Is that enough for my problem? thanks.
Last but not least have you got some easy reading on the web for me to understand all these certificates needs ans configuration etc… Thanks

Basically there are 3 steps to do and first one - upgrade to version 0.28 you already did.

Steps to do:

  1. Remove any explicit references to tls-sni-01 in your renewal configuration:
sudo sh -c "sed -i.bak -e 's/^\(pref_challs.*\)tls-sni-01\(.*\)/\1http-01\2/g' /etc/letsencrypt/renewal/*; rm -f /etc/letsencrypt/renewal/*.bak"
  1. Do a full renewal dry run:
sudo certbot renew --dry-run

If the dry run succeeds, and your Certbot version is 0.28 or higher, you’re good to go! No further action should be required to deal with the end of TLS-SNI-01 support. If it fails, fix the validation problems you see and try again.

1 Like

I ran all the lines above. Everything seems to went fine.
Thanks to all of you again. Amazing support on NC.

1 Like

I did this but got the following error:

"Attempting to renew cert (mywebsite.com) from /etc/letsencrypt/renewal/mywebsite.com.comf produced an unexpected error: Failed authorization procedure… …the client lacks sufficient authorization :: Invalid response form http://mywebsite.com/.well-known/acme-challenge-… all renewal attemps failed. the following certs could not be renewed: /etc/letsencrypt/life/mywebsite.com/fullchain.pem (failure)

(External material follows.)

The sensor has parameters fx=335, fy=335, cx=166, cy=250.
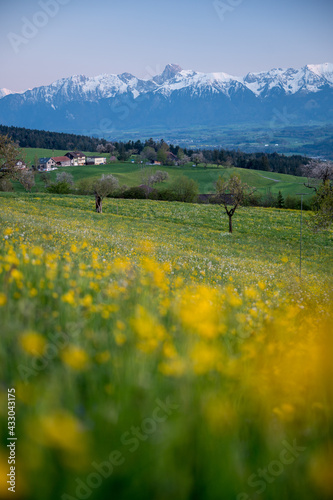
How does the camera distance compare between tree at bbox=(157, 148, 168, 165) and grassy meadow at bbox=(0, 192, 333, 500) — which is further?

The following errors were reported by the server:
Domain: mywebsite.com
Type: unauthorized
Detail: Invalid response from http://mywebsite.com/.well-known/acme-challenge/

To fix these errors, please make sure that your domain name was entered correctly and the DNS A/AAAA record(s) for that domain contain(s) the right IP address."

Any help you guys could offer would be greatly appreciated! Thanks!

First of all check if you have port 80 and 443 open.
If you are running apache server, you can use --apache mode.
Also check this out: How can I resolve 'unauthorized' errors with Certbot in /.well-known?